Надо ли говорить о том, что Тюнагон не менее принца Хёбукё был избалован ласками и угождениями окружающих? Изнеженный и высокомерный, он чуждался житейских забот и устремлял сердце к возвышенному. Однако, после того как судьба свела его с Восьмым принцем и ему открылось очарование жизни, чуждой мирских страстей и огражденной от блеска и суеты, он по-новому увидел мир и душа его исполнилась жалости и сострадания. Подумать только, что всем этим он обязан Восьмому принцу!

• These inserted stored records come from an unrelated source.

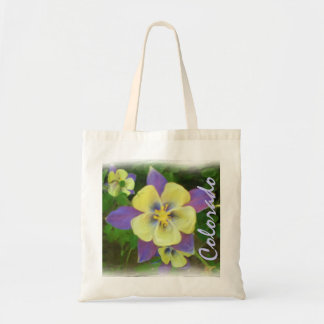 Colorado yellow columbine bag
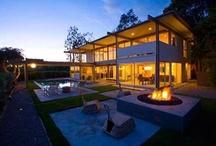 Modern architecture | INSPIRATION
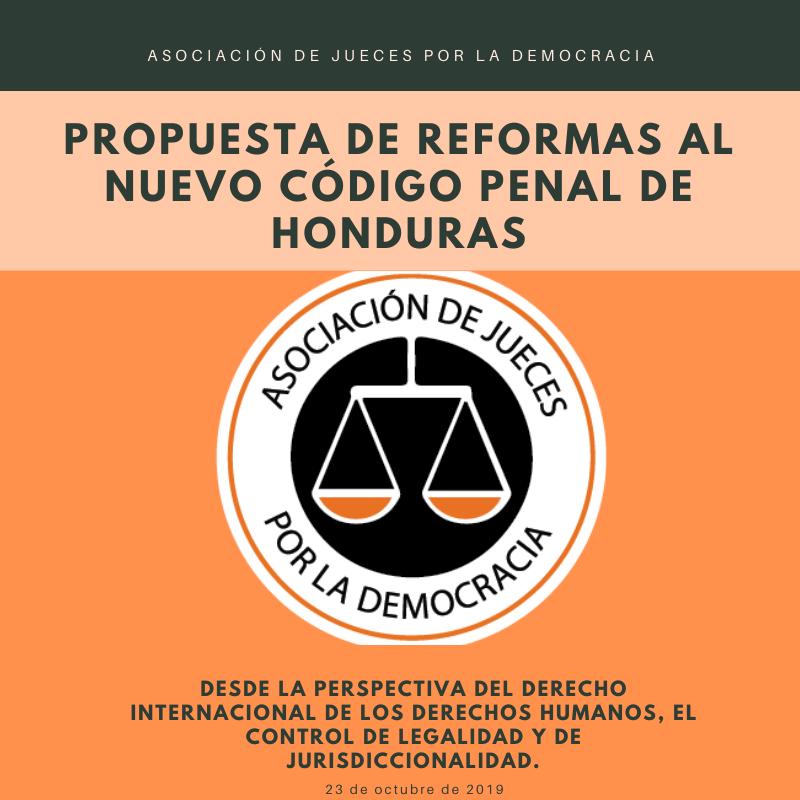 Asociación de Jueces por la Democracia  presentó propuesta de ampliación de  Vacatio Legis y reformas al nuevo Código Penal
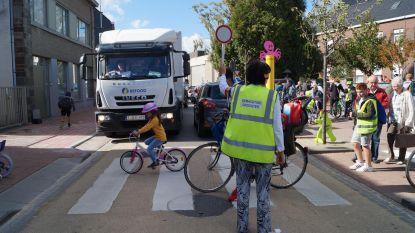 Veiliger verkeer aan scholen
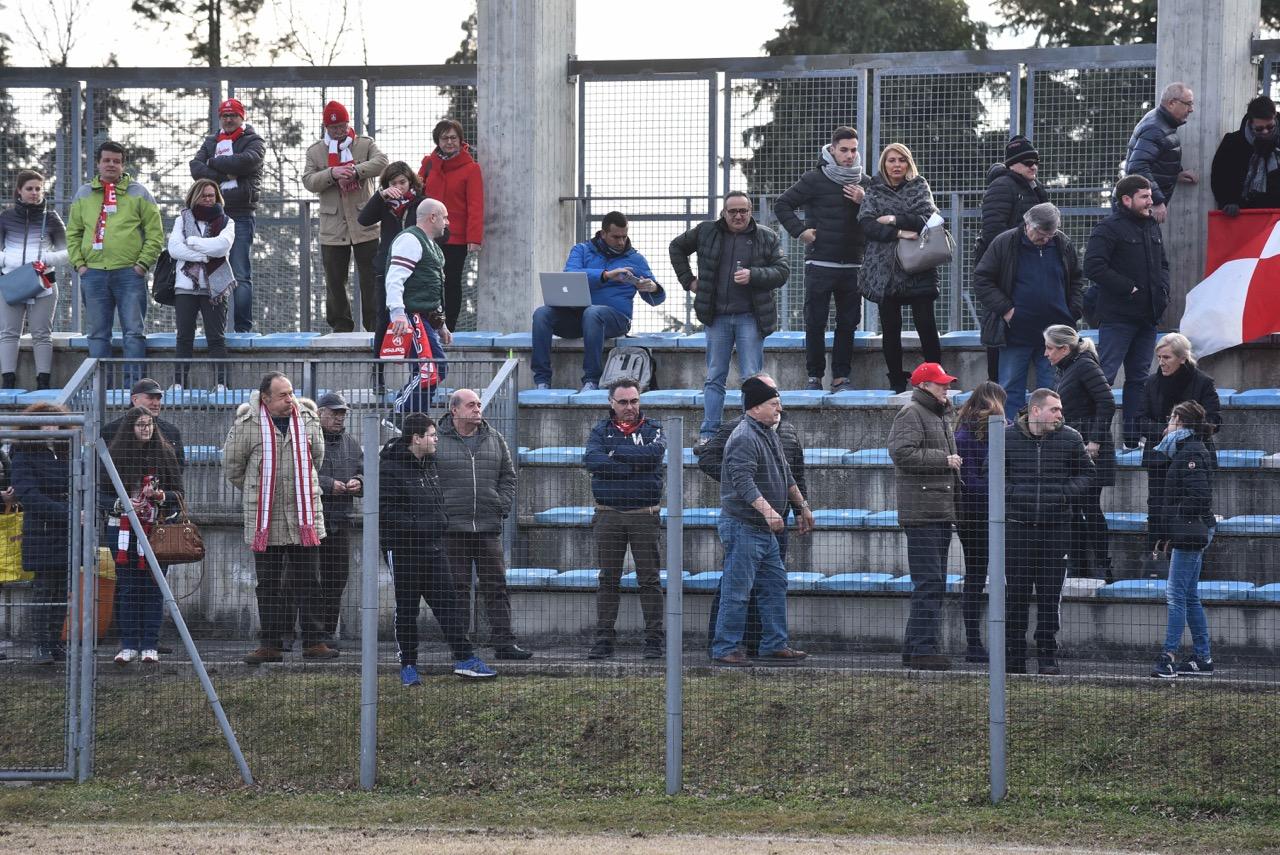 Varese-Legnano a Viggiù? Problema tifosi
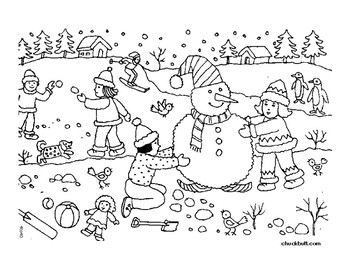 WINTER WORKSHEET: Following Multi-Step Directions by The Crafty OT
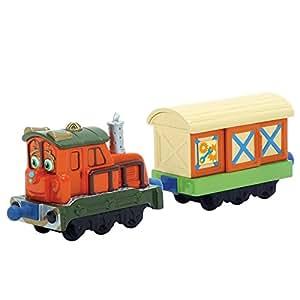 Chuggington Die Cast LC54005 - Kelly con vagones de carga, locomotoras fundido rico en detalles, colores y resistente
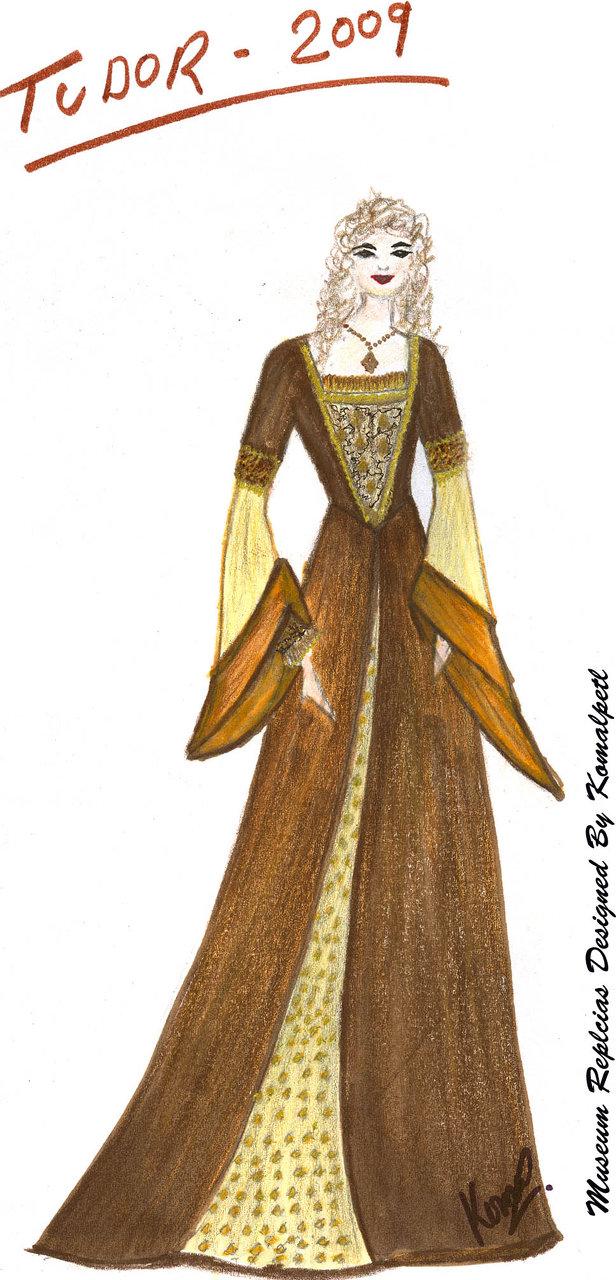 tudor+dress+2009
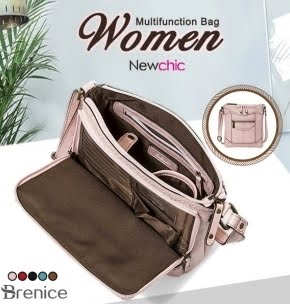 Leather Multifunction Crossbody Bag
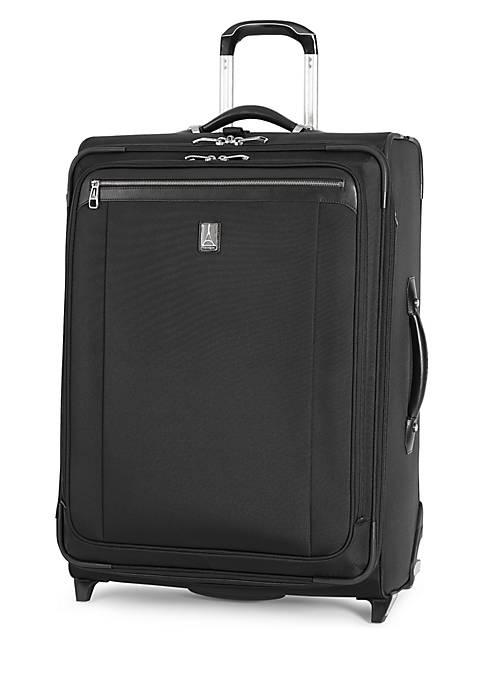 Platinum Magna 2 Medium Expandable Rollaboard Suiter -Black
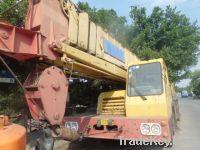 Sell Second Hand Kato NK450B Crane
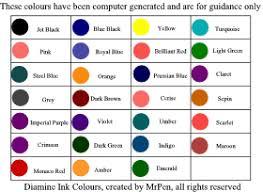 Diamine Ink 39 Colours
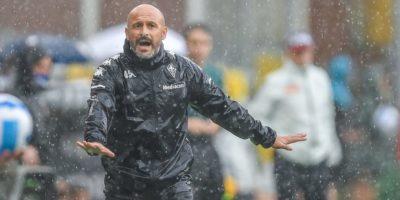 Fiorentina vs Inter Milan live stream, preview, team news & prediction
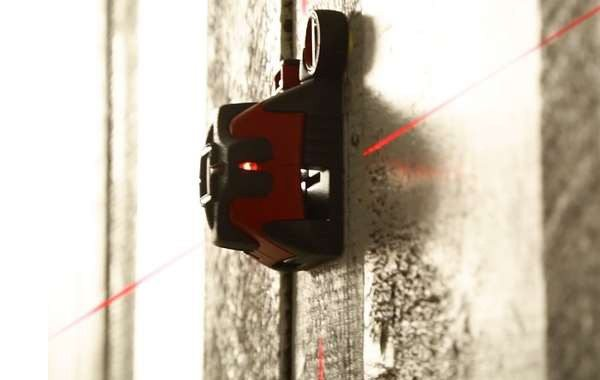 Sure Hang® Gives You a Simpler and Better Laser Level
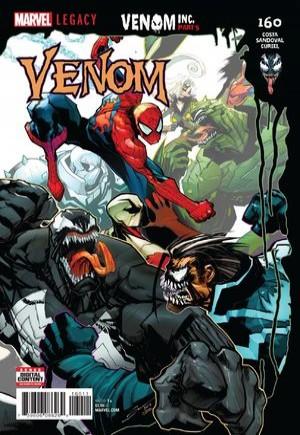 Venom (2017-2018)#160A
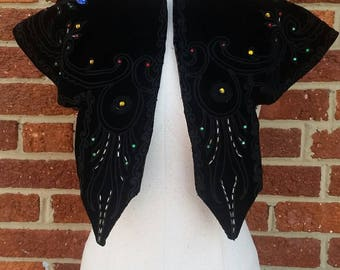 Antique Black Velvet Mourning Caplet // Colored Rhinestones and Embroidery
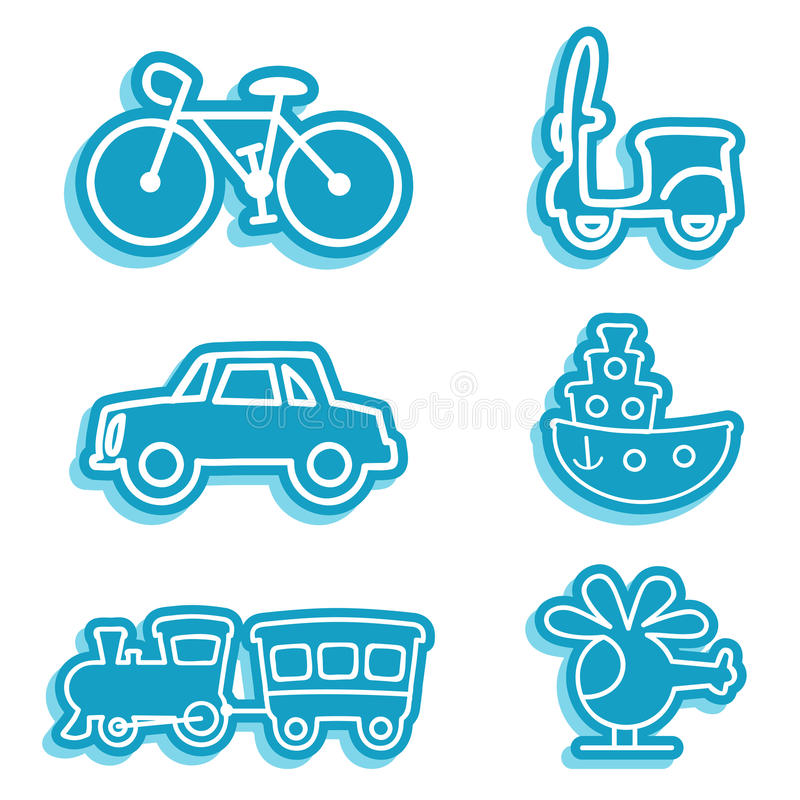 Iconos del vehículo stock de ilustración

Итак, несмотря на решительное намерение быть для Нака-но кими радетельным опекуном, не более, он по-прежнему беспрестанно помышлял о ней, и письма его становились все более страстными. Видно было, что он с трудом владеет собой, и Нака-но кими снова вздыхала и сетовала на судьбу. Будь Тюнагон совершенно чужим ей человеком, она без сожаления прервала бы с ним всякие сношения как с недостойным снисхождения безумцем. Но он всегда был ей надежной опорой, и внезапный разрыв с ним возбудил бы толки и подозрения. К тому же она ценила его преданность и не хотела быть неблагодарной. Однако делать вид, будто она разделяет его чувства… Увы, вряд ли когда-нибудь Нака-но кими попадала в более затруднительное положение. Рядом с ней не было никого, кто разрешил бы ее сомнения или хотя бы посочувствовал ей: молодые дамы, к совету которых она могла бы прибегнуть, появились в доме совсем недавно и ничего не знали о ее прошлых обстоятельствах, приехавшие же вместе с ней из Удзи были слишком стары, чтобы понять… Ах, как же не хватало ей Ооикими! «Будь сестра жива, у него и мысли не возникло бы…», — думала она и еще больше печалилась. Увы, даже холодность принца не доставляла ей таких страданий.